Stored items
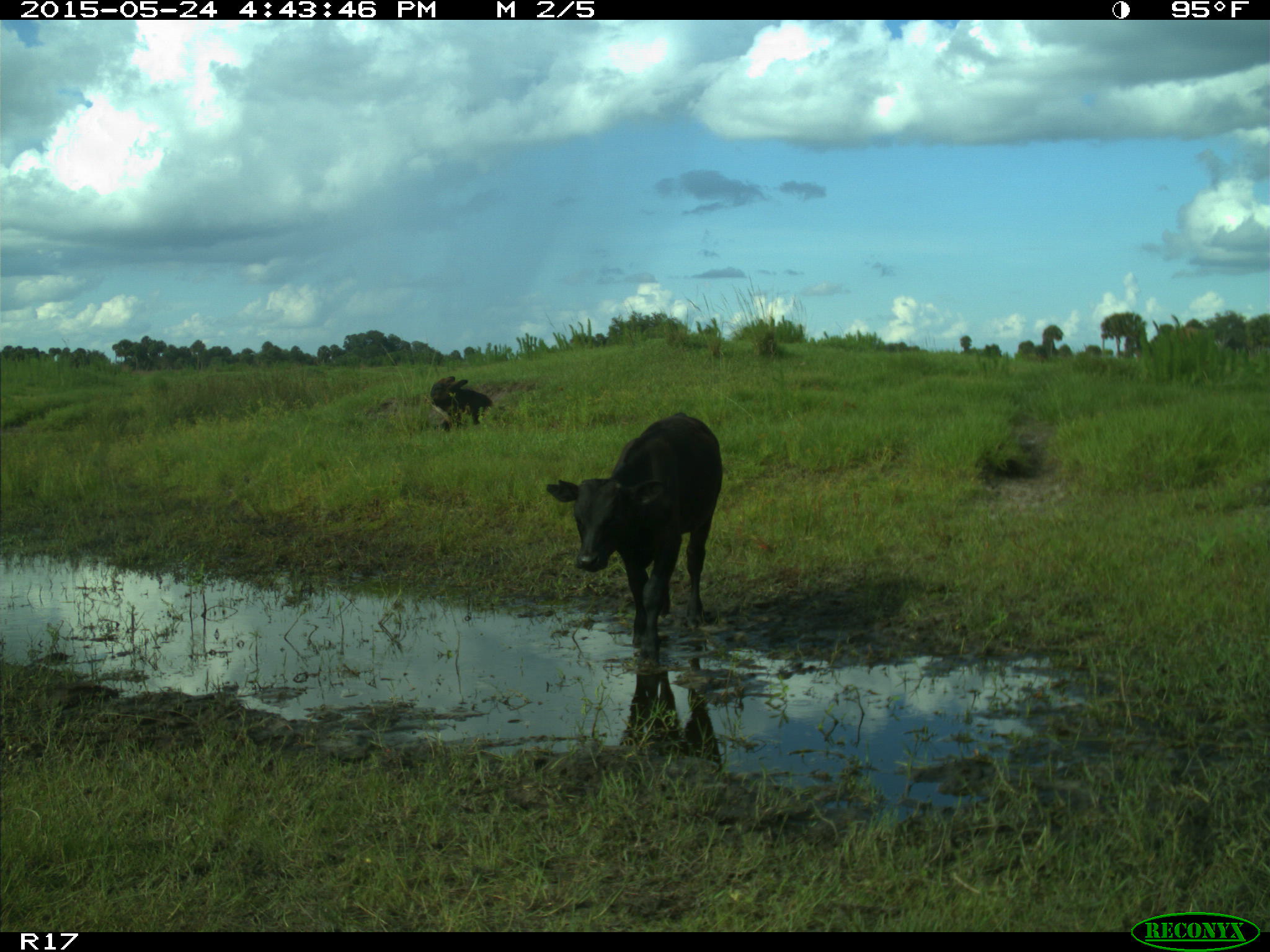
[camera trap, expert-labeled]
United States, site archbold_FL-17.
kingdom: Animalia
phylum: Chordata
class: Mammalia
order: Artiodactyla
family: Bovidae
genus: Bos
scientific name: Bos taurus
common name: domestic cow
Bos taurus (domestic cow).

● What you have to do:
Once the pictures are set aside, write out each record exactly.

● Reply to the task:
[camera trap, expert-labeled]
United States, site archbold_FL-17.
kingdom: Animalia
phylum: Chordata
class: Mammalia
order: Artiodactyla
family: Bovidae
genus: Bos
scientific name: Bos taurus
common name: domestic cow
Bos taurus (domestic cow).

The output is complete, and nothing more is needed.